One Friedman away from fragging and mutiny

Posted by Charles II on March 1, 2007

Tisdall, Gruadnia:

An elite team of officers advising the US commander, General David Petraeus, in Baghdad has concluded that they have six months to win the war in Iraq – or face a Vietnam-style collapse in political and public support that could force the military into a hasty retreat…

The main obstacles confronting Gen Petraeus’s team are:

  • Insufficient troops on the ground
  • A “disintegrating” international coalition
  • An anticipated increase in violence in the south as the British leave
  • Morale problems as casualties rise
  • A failure of political will in Washington and/or Baghdad.
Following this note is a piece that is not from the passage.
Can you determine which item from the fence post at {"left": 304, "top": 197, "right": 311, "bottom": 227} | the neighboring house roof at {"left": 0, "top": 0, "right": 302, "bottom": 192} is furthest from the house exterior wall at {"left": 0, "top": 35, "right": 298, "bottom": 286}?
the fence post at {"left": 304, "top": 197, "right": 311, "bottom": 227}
The team is an unusual mix of combat experience and academic achievement. It includes Colonel Peter Mansoor, a former armoured division commander with a PhD in the history of infantry; Colonel HR McMaster, author of a well-known critique of Vietnam and a seasoned counter-insurgency operations chief; Lt-Col David Kilcullen, a seconded Australian officer and expert on Islamism; and Colonel Michael Meese, son of the former US attorney-general Edwin Meese, who was a member of the ill-fated Iraq Study Group…

“Additional troops are essential if we are to win,” said Lt-Col John Nagel, co-author of the [counterinsurgency] manual, in an address at the US Naval Institute in San Diego last month. One soldier for every 50 civilians in the most intense conflict areas [corresponding to about 300,000-500,000 combat troops] was key to successful counter-insurgency work.
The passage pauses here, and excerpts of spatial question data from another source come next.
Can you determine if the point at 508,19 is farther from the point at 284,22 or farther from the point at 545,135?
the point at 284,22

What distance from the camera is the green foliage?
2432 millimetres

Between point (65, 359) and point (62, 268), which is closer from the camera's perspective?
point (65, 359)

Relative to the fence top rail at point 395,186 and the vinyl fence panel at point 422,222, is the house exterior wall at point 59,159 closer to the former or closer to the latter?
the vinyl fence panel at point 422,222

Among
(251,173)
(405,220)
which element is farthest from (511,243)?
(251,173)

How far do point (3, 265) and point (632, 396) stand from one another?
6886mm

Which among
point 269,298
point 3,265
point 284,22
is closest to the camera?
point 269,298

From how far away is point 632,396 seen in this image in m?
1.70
Not to worry. No matter that Iraq has gone on longer than WW II without a single discernible victory, no matter that the rest of the world long ago walked away from the mess, the Publicans will blame us, same as for everything else.


9 Responses to “One Friedman away from fragging and mutiny”

  1. Steve Gilliard over at News Blog has been taking lots of guff from people accusing him of blowing smoke when he says that our forces in Iraq are about to give up en masse. This just shows that’s he’s right.

  2. Charles said

    Vietnam syndrome doesn’t work quite that way, PW. It’s more like the people who do the fighting gradually start to resent the people who send them in.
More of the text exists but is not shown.